> _Information supplied_:
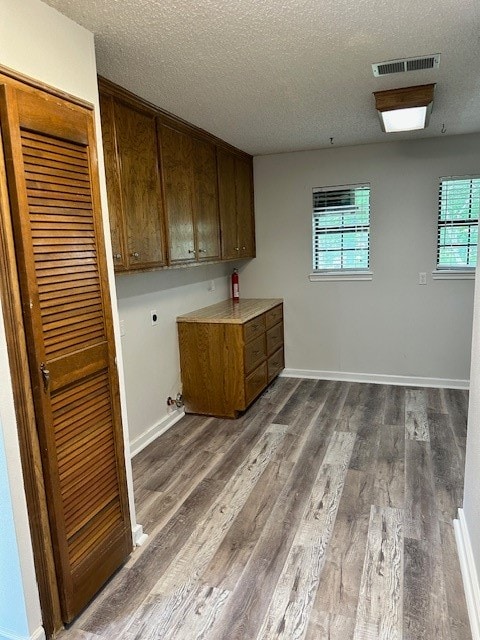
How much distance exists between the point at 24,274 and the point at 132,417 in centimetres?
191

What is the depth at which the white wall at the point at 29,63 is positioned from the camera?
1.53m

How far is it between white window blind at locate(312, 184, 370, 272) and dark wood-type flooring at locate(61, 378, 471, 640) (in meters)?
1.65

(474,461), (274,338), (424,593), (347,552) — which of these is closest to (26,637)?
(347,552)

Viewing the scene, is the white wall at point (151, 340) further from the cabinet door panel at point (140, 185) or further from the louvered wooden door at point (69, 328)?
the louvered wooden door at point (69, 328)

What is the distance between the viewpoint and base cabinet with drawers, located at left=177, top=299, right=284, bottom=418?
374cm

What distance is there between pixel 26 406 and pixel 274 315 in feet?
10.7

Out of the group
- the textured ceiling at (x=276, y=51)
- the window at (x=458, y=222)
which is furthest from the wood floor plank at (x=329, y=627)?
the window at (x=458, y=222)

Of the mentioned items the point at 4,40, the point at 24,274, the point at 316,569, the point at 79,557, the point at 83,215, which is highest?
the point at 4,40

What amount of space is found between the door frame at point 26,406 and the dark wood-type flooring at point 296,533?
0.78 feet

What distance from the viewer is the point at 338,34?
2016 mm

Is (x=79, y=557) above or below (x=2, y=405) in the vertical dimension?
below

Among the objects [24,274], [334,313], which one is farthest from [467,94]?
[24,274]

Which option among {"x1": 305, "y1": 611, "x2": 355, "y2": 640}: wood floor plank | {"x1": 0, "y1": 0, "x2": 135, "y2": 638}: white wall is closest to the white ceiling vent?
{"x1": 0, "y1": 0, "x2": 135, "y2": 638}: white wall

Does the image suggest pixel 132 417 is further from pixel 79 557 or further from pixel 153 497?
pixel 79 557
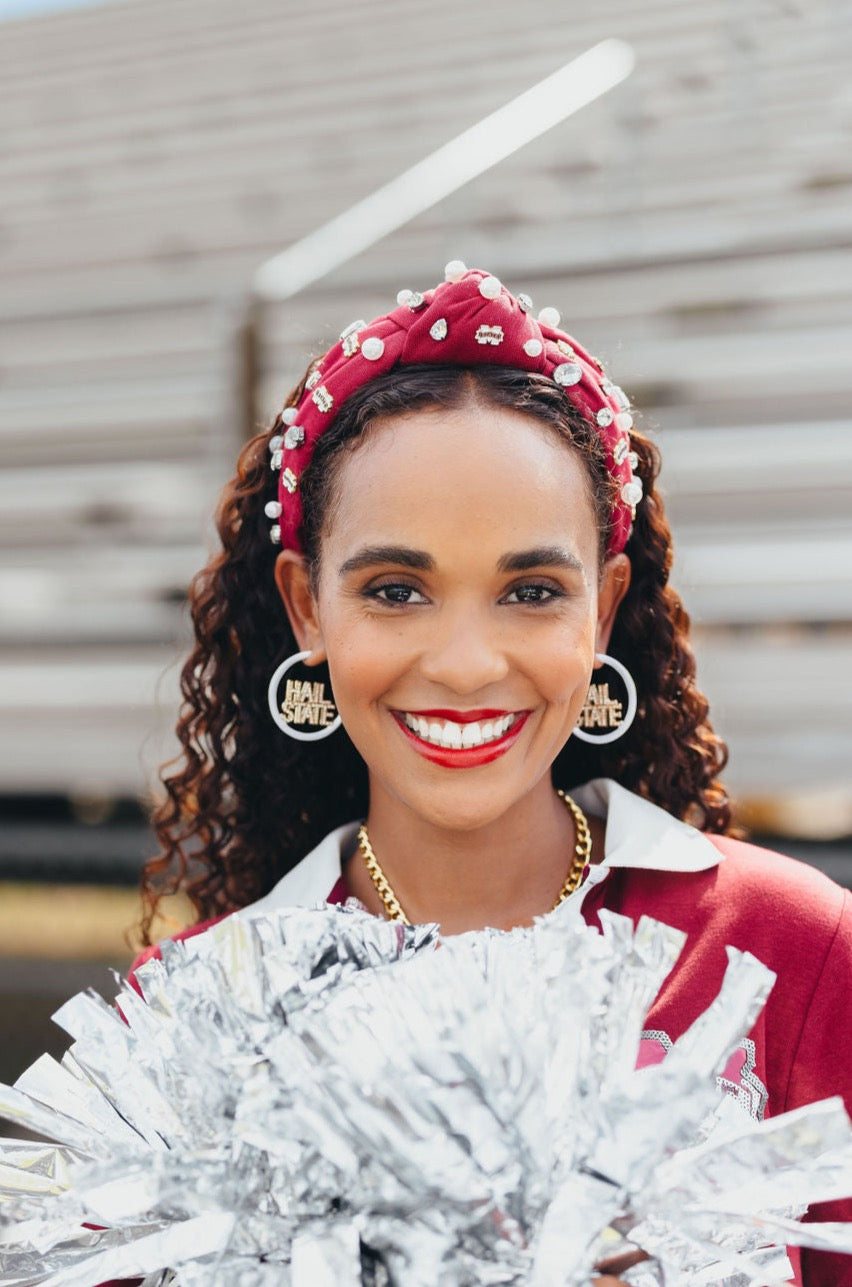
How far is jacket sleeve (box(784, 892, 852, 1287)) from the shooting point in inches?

> _Short exercise_:
Quote every item above word for word, and leave out the pictures.

> _Completed task_:
How much distance exists between the point at 24,274 and the point at 132,417 in centimetres?
191

What is the depth at which the white wall at the point at 29,63 is positioned from the camera?
1.53m

How far is it between white window blind at locate(312, 184, 370, 272) and dark wood-type flooring at locate(61, 378, 471, 640) (in meters)?
1.65

(474,461), (274,338), (424,593), (347,552) — which of these is closest to (26,637)?
(347,552)

Viewing the scene, is the white wall at point (151, 340) further from the cabinet door panel at point (140, 185) or further from the louvered wooden door at point (69, 328)?
the louvered wooden door at point (69, 328)

What is the distance between the viewpoint and base cabinet with drawers, located at left=177, top=299, right=284, bottom=418?
374cm

What distance is there between pixel 26 406 and pixel 274 315 in feet?
10.7

Out of the group
- the textured ceiling at (x=276, y=51)
- the window at (x=458, y=222)
which is furthest from the wood floor plank at (x=329, y=627)?
the window at (x=458, y=222)

Of the mentioned items the point at 4,40, the point at 24,274, the point at 316,569, the point at 79,557, the point at 83,215, which is highest?
the point at 4,40

What amount of space is found between the door frame at point 26,406 and the dark wood-type flooring at point 296,533?
0.78 feet

What distance from the viewer is the point at 338,34?
2016 mm

Is (x=79, y=557) above or below (x=2, y=405) in the vertical dimension?
below

Among the objects [24,274], [334,313], which one is farthest from [467,94]?
[24,274]

Which option among {"x1": 305, "y1": 611, "x2": 355, "y2": 640}: wood floor plank | {"x1": 0, "y1": 0, "x2": 135, "y2": 638}: white wall is closest to the white ceiling vent?
{"x1": 0, "y1": 0, "x2": 135, "y2": 638}: white wall

Does the image suggest pixel 132 417 is further from pixel 79 557 or further from pixel 153 497?
pixel 79 557
How far is jacket sleeve (box(784, 892, 852, 1287)) from the shooting point in inches?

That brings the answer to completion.